* Re: Linux 2.4.32-rc2
2005-11-02 11:02 ` Roberto Nibali
@ 2005-11-02 12:29 ` Willy Tarreau
2005-11-03 10:19 ` Roberto Nibali
2005-11-03 5:43 ` Willy Tarreau
2005-11-03 6:41 ` Willy TARREAU
2 siblings, 1 reply; 15+ messages in thread
From: Willy Tarreau @ 2005-11-02 12:29 UTC (permalink / raw)
To: Roberto Nibali; +Cc: Marcelo Tosatti, Grant Coady, linux-kernel
Hi Roberto,
On Wed, Nov 02, 2005 at 12:02:39PM +0100, Roberto Nibali wrote:
> Bonjour Willy,
>
> >>Willy, if you have time, could you check your non-i386 boxes with a
> >>2.95.x compiled 2.4.x kernel, with IPVS enabled?
> >
> > Yes, no problem, but you'll have to tell me what to test ! (a config
> > or script will save me some time).
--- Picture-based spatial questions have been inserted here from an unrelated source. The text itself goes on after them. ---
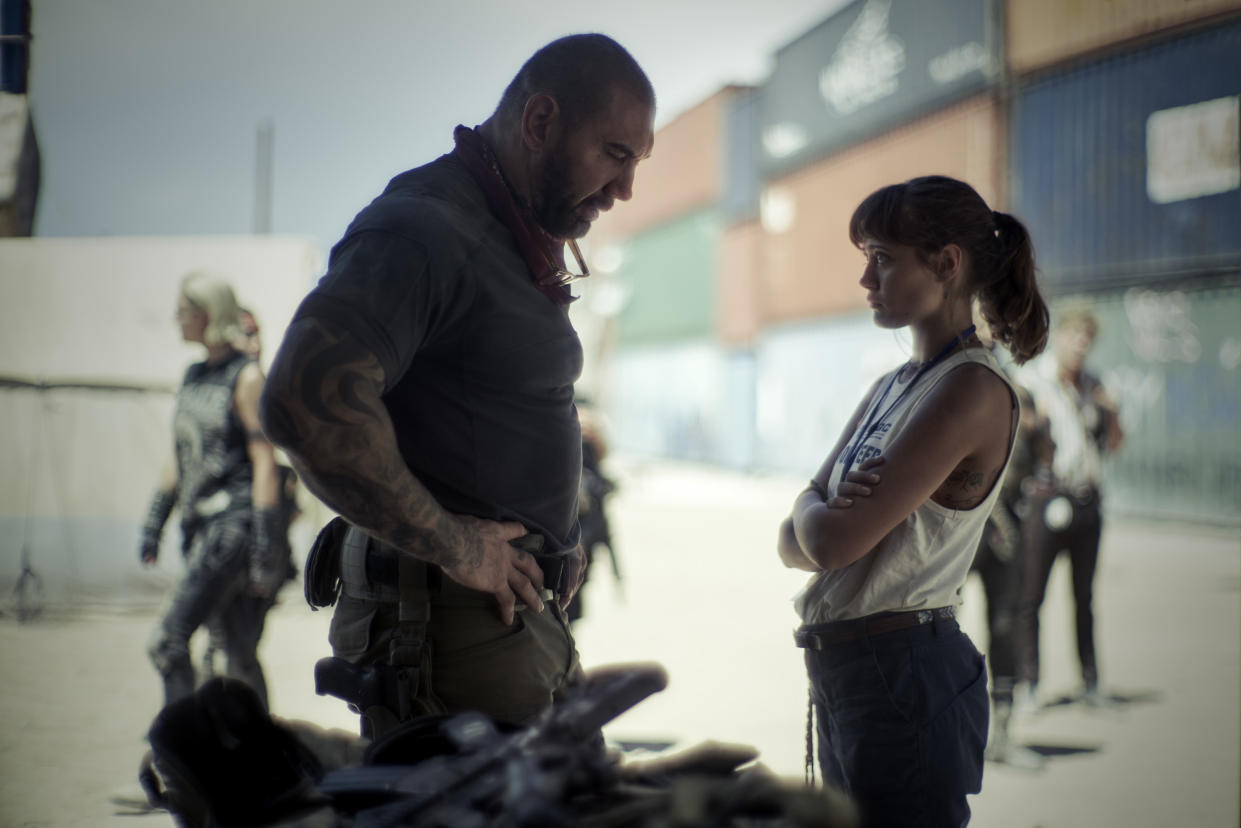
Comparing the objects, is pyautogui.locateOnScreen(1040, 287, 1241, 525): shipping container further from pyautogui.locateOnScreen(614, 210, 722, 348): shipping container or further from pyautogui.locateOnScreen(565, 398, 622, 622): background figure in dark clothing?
pyautogui.locateOnScreen(614, 210, 722, 348): shipping container

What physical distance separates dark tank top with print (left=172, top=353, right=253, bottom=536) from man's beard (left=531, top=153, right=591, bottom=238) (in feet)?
Answer: 7.93

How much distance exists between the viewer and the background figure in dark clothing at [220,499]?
147 inches

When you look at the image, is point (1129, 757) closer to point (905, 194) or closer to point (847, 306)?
point (905, 194)

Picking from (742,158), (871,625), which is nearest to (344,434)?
Answer: (871,625)

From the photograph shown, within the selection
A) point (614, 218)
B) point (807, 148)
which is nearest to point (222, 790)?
point (807, 148)

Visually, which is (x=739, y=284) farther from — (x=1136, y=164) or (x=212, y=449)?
(x=212, y=449)

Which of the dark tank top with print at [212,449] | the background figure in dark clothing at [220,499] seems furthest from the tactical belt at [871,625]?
the dark tank top with print at [212,449]

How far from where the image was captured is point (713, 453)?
30.6m

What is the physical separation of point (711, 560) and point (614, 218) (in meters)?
32.4

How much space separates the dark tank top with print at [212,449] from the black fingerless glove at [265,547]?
90 millimetres

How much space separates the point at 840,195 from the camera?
79.0 ft

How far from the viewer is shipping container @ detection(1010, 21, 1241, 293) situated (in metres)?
14.6

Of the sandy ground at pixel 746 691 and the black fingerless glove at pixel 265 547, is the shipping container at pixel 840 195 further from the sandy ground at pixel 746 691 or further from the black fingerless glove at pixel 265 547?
the black fingerless glove at pixel 265 547

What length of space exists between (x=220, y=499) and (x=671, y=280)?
32.3 meters
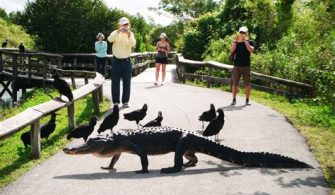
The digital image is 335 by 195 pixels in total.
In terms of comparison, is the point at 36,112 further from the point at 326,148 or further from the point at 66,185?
the point at 326,148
I have a Sun Ultra60 (ultrasparc SMP)
> > which matches your description. I just have a doubt about gcc-2.95
> > availability on this box, I know I have a 3.3.6, do you think that the
> > problem is gcc-related (too strong optimization or de-inlining, etc) ?
>
> At least following should be set, the rest you can leave to your gusto:
>
> CONFIG_ACPI=y
> CONFIG_ACPI_BOOT=y
> CONFIG_ACPI_BUS=y
> CONFIG_ACPI_INTERPRETER=y
> CONFIG_ACPI_EC=y
> CONFIG_ACPI_POWER=y
> CONFIG_ACPI_PCI=y
> CONFIG_ACPI_MMCONFIG=y
> CONFIG_ACPI_SLEEP=y
> CONFIG_ACPI_SYSTEM=y
But this is purely x86-related, I won't have it on sparc.
> CONFIG_IP_VS=m
> CONFIG_IP_VS_DEBUG=y
> CONFIG_IP_VS_TAB_BITS=12
> CONFIG_IP_VS_RR=m
> CONFIG_IP_VS_WRR=m
> CONFIG_IP_VS_LC=m
> CONFIG_IP_VS_WLC=m
> CONFIG_IP_VS_LBLC=m
> CONFIG_IP_VS_LBLCR=m
> CONFIG_IP_VS_DH=m
> CONFIG_IP_VS_SH=m
> CONFIG_IP_VS_SED=m
> CONFIG_IP_VS_NQ=m
> CONFIG_IP_VS_HPRIO=m
> CONFIG_IP_VS_FTP=m
>
> One issue is a possible C99'ism in the last IPVS patch. If you find
> time, please have a 2.95.x compiler installed.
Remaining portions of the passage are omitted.